Management of Inadvertent Arterial Catheterization during Central Venous Catheter Placement: A Case Series

J. Pers. Med. 2022, 12(9), 1537; https://doi.org/10.3390/jpm12091537
by Georgios Papastratigakis 1, Diamantina Marouli 2, Athanasia Proklou 2, Nikolaos Nasis 3, Eumorfia Kondili 2,* and Elias Kehagias 3
Reviewer 1: Anonymous
Reviewer 2:
J. Pers. Med. 2022, 12(9), 1537; https://doi.org/10.3390/jpm12091537
Submission received: 10 August 2022 / Revised: 15 September 2022 / Accepted: 17 September 2022 / Published: 19 September 2022

Round 1

Reviewer 1 Report

Introduction: If arterial cannulation occurs in 6-9% and carotid cannulation is accounting for 0.1-0.5% of the cases what accounts for the remaining?

 

Author Response

We would like to thanks the reviewer for the valuable comment.

 

 Comment :Introduction: If arterial cannulation occurs in 6-9% and carotid cannulation is accounting for 0.1-0.5% of the cases what accounts for the remaining?

Response: As stated in our text, Carotid Artery Punctureoccurs in 6.3-9.4% of IJV cannulation cases, and Carotid Artery Cannulation occurs in 0.1-0.5% of IJV cannulation cases. The remaining percentage refers to cases where the arterial puncture was noticed in time, and proper measures were taken, and as such, no accidental carotid cannulation occurred. In the revised manuscript we have add  a sentence in the introduction  to specify this point.

 

Reviewer 2 Report

Inadvertent arterial catheterization is a rare complication of central venous catheters and is of clinical significance if timely identification and proper interventions are taken. This article reported a series of detailed cases of inadvertent arterial catheterization and outcomes, which is referential to other clinical operators.

I would suggest following possible modifications that may help to delivery the comprehension to readers.

1. Please extend introduction party by providing more gap in knowledge and malignance outcomes.

2. Please re-arrange all the figures.

3. Please provide more results of laboratory tests as supporting information.

4. Please summarize the suggested process for the identification and proper interventions.

Items listed in a dataset:

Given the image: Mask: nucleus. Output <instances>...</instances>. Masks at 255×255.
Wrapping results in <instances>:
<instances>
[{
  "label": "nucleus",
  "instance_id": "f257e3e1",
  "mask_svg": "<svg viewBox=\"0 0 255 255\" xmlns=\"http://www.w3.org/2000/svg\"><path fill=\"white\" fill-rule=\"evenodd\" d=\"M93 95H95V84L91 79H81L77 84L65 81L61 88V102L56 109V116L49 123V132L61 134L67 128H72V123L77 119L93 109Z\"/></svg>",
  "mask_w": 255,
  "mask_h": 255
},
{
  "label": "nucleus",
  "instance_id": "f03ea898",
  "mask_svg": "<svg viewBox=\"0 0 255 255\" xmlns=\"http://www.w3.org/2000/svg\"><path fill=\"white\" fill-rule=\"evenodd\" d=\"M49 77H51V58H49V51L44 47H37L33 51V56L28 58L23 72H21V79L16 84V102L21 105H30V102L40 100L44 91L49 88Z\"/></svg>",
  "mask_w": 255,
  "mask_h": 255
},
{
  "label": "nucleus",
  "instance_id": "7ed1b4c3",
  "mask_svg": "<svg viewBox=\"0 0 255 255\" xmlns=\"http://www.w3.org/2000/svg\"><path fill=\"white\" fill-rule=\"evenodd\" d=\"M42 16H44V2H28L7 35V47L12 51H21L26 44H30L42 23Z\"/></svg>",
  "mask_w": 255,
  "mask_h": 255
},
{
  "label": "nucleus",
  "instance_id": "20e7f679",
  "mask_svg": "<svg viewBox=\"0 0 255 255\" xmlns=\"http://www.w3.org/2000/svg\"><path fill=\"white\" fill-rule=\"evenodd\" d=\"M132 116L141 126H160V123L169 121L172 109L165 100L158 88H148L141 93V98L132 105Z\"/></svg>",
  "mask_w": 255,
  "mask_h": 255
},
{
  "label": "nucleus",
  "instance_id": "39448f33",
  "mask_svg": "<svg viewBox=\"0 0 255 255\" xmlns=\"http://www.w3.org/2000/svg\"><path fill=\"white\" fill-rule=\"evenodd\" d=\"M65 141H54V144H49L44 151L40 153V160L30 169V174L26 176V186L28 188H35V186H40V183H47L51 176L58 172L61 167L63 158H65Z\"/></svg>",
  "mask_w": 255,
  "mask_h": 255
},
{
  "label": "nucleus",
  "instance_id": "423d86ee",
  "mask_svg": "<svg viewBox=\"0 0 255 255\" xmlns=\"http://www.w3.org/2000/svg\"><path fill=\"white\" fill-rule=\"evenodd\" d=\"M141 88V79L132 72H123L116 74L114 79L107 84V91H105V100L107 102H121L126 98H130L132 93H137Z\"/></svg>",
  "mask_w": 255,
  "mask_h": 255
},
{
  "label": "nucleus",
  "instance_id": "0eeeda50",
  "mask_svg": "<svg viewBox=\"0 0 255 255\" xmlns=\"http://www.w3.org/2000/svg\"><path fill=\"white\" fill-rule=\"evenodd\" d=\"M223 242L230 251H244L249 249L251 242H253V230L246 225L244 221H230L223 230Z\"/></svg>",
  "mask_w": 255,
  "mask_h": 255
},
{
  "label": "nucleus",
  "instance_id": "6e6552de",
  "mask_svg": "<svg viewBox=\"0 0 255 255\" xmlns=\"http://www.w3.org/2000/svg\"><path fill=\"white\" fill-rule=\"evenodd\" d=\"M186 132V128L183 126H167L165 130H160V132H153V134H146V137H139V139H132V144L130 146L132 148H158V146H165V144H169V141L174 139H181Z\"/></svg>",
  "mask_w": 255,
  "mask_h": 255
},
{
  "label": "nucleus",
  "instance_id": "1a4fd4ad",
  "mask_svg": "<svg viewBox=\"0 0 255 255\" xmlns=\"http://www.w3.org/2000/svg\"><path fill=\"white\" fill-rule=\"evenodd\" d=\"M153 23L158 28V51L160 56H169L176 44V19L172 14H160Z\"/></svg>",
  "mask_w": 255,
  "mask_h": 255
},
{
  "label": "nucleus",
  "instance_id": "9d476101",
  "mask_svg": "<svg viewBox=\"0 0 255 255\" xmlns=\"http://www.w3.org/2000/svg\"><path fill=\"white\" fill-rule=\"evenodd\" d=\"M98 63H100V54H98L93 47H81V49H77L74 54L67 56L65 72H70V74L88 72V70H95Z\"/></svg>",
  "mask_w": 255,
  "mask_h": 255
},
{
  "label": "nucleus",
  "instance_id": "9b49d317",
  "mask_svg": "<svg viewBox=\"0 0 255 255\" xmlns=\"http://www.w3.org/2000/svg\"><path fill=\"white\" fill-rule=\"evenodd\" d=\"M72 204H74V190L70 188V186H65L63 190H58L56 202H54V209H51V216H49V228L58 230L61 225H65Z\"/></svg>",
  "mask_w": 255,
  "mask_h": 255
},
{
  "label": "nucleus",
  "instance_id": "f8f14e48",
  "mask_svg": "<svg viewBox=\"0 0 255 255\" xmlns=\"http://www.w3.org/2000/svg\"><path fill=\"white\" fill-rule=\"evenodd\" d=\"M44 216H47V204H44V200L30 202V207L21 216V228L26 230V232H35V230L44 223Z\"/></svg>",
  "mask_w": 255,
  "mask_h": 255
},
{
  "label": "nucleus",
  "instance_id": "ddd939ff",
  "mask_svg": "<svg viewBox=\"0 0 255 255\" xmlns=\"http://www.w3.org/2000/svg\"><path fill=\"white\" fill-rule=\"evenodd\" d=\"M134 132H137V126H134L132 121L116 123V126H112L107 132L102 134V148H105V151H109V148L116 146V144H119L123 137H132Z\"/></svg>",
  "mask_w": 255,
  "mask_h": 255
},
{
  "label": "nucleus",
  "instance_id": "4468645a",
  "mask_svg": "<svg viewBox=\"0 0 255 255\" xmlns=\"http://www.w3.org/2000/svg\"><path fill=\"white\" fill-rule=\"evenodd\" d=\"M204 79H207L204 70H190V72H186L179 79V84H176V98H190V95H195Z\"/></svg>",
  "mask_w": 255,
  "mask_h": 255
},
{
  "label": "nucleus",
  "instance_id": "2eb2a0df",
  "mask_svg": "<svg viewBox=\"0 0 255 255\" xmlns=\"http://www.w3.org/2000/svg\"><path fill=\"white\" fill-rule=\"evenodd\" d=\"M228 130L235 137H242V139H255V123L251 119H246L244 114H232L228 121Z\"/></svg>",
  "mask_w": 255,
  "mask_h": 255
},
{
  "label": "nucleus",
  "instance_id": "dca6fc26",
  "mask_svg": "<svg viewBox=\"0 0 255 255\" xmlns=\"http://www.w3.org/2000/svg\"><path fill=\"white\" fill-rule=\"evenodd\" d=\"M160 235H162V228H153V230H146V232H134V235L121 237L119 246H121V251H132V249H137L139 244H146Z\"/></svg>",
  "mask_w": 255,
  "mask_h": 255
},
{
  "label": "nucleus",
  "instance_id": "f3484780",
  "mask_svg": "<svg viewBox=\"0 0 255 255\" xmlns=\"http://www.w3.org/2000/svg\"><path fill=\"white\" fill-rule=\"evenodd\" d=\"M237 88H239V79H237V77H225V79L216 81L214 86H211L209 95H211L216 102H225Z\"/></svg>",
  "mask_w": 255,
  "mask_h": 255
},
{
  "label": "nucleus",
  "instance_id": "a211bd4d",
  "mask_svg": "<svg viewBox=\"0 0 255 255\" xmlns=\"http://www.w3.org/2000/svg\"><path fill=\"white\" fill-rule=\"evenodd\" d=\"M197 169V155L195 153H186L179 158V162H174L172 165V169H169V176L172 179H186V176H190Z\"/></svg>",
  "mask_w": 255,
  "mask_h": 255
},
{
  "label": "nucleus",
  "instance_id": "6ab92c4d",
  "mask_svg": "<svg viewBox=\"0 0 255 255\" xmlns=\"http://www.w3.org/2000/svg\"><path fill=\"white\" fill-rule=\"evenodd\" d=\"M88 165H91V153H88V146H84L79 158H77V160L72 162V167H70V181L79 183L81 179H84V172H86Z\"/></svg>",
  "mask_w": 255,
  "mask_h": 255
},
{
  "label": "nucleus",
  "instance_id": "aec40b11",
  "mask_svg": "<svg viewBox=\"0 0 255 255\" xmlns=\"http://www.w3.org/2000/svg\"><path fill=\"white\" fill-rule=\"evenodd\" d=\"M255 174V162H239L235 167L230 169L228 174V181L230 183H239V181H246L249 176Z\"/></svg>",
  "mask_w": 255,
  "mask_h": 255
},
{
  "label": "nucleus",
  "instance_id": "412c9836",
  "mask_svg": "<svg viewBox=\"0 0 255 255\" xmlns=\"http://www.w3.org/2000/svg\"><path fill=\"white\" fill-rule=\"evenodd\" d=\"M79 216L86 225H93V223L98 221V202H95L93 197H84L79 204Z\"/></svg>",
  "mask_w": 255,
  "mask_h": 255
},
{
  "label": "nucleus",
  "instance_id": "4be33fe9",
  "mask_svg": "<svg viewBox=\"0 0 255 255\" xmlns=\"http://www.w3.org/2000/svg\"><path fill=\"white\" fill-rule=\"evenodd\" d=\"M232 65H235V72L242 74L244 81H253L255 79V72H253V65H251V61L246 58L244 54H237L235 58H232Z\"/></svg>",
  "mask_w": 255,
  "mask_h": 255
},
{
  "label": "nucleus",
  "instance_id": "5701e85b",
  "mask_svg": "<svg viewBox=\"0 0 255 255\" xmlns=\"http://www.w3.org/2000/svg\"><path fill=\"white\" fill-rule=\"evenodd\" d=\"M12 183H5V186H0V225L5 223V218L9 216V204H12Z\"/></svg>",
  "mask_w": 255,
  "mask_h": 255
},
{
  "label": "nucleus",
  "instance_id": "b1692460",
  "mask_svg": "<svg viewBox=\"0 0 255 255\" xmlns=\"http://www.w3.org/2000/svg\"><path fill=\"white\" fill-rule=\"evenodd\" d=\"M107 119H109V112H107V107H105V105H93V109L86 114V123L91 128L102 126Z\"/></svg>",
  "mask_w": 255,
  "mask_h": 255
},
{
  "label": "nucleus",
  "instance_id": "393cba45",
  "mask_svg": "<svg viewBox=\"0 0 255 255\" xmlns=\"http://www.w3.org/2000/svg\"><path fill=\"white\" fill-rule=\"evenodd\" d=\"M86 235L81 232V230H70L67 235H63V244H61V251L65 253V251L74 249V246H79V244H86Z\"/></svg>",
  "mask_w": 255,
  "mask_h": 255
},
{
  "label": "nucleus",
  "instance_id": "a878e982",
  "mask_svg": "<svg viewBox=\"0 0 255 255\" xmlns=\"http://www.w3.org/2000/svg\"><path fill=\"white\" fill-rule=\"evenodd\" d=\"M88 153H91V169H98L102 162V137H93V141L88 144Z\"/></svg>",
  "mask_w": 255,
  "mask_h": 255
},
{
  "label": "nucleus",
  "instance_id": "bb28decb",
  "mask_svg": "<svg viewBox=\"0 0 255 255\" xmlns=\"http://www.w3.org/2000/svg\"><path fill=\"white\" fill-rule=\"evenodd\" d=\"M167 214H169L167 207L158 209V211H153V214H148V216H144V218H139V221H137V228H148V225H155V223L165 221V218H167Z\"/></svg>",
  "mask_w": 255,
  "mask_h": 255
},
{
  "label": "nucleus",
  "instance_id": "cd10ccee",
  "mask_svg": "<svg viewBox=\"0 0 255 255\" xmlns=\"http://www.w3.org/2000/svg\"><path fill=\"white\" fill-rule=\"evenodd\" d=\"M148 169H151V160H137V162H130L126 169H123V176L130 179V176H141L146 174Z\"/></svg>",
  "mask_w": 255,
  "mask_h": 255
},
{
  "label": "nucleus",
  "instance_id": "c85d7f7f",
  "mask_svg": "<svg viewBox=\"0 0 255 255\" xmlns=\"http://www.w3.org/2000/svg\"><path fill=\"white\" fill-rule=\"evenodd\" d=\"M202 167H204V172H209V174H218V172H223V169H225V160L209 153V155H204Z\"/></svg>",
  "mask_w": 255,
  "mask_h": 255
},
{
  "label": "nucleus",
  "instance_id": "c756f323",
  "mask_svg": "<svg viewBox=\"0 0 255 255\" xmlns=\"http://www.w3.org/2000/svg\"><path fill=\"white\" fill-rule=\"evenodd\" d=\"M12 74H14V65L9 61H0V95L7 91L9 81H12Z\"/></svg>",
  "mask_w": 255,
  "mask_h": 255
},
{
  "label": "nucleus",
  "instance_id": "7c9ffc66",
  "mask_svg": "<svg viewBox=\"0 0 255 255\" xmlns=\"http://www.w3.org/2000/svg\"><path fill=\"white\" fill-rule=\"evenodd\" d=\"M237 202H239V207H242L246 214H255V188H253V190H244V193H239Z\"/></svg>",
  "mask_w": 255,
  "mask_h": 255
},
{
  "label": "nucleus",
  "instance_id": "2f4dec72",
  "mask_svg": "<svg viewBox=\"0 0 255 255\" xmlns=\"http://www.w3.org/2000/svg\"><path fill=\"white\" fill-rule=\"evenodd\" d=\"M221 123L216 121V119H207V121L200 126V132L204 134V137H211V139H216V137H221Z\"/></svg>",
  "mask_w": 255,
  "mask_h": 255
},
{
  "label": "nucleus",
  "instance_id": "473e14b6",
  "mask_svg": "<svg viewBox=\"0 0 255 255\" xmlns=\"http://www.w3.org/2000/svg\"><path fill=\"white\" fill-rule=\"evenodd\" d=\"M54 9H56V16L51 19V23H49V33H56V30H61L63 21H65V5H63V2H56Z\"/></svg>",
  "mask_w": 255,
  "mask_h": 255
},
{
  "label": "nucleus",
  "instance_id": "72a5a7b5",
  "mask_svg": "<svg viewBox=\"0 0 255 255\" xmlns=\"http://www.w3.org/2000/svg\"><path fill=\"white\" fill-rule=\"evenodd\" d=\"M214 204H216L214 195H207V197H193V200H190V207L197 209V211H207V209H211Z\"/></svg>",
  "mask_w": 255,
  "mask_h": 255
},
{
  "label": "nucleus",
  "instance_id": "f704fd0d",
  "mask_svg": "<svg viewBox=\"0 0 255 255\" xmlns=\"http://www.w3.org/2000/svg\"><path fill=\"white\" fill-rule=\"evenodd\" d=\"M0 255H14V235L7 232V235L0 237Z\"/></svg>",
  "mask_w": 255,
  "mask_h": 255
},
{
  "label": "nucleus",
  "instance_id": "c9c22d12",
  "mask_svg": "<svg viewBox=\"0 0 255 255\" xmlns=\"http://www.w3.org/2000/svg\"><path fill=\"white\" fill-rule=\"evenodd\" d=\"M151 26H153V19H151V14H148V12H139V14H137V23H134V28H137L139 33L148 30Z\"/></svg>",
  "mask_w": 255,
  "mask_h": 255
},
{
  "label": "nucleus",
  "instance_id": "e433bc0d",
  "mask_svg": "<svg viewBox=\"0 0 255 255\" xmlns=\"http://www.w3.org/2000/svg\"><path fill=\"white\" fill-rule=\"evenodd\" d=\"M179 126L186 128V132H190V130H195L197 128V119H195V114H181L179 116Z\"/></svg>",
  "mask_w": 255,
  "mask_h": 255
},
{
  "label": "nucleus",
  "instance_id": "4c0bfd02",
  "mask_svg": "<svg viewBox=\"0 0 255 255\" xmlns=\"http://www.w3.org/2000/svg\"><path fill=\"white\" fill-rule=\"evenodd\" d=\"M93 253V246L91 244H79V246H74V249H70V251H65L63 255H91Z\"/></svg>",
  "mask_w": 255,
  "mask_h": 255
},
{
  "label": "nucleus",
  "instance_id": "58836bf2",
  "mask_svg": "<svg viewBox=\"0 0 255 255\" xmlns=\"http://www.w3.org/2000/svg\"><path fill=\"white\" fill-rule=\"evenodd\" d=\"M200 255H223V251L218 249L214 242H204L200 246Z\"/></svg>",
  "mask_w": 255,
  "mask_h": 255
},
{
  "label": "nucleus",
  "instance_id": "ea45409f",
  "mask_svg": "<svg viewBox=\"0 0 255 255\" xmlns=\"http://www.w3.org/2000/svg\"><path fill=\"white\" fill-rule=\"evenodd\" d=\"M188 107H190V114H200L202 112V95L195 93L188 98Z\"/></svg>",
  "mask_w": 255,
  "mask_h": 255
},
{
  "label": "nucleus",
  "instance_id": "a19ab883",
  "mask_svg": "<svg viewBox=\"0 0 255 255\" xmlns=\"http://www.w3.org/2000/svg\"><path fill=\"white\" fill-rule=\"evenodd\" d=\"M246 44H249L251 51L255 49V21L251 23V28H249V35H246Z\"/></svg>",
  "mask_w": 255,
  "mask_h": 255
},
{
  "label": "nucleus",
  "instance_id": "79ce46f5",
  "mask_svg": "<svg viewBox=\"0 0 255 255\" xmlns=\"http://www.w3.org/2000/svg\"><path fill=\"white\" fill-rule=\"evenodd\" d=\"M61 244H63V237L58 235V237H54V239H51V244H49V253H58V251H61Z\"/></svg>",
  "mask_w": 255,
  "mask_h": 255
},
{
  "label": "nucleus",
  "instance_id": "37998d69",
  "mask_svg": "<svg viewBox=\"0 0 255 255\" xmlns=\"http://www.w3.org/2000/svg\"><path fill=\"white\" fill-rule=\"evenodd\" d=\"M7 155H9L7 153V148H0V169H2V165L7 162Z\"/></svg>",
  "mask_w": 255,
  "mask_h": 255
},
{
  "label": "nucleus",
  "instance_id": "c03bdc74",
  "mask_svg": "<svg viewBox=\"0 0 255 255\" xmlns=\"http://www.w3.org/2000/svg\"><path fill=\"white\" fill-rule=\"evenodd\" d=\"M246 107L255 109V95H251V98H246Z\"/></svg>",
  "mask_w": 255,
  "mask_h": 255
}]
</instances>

> _TASK SET_
1. Answer these from the review history:
(a) On what date was the submission received?
(b) According to the author response, in what percentage of IJV cannulation cases does carotid artery cannulation occur?
(c) What does Reviewer 2's second suggestion ask the authors to do?
2. Name every author listed in the review history.
3. Repeat word for word the review history's passage from "Response: As stated" to "specify this point.".
The entries stand apart from the review history and are unrelated to it.

> _TASK-BY-TASK SOLUTIONS_
1.
(a) 10 August 2022
(b) 0.1-0.5%
(c) Re-arrange all the figures.

2. Georgios Papastratigakis, Diamantina Marouli, Athanasia Proklou, Nikolaos Nasis, Eumorfia Kondili, Elias Kehagias

3.
Response: As stated in our text, Carotid Artery Punctureoccurs in 6.3-9.4% of IJV cannulation cases, and Carotid Artery Cannulation occurs in 0.1-0.5% of IJV cannulation cases. The remaining percentage refers to cases where the arterial puncture was noticed in time, and proper measures were taken, and as such, no accidental carotid cannulation occurred. In the revised manuscript we have add  a sentence in the introduction  to specify this point.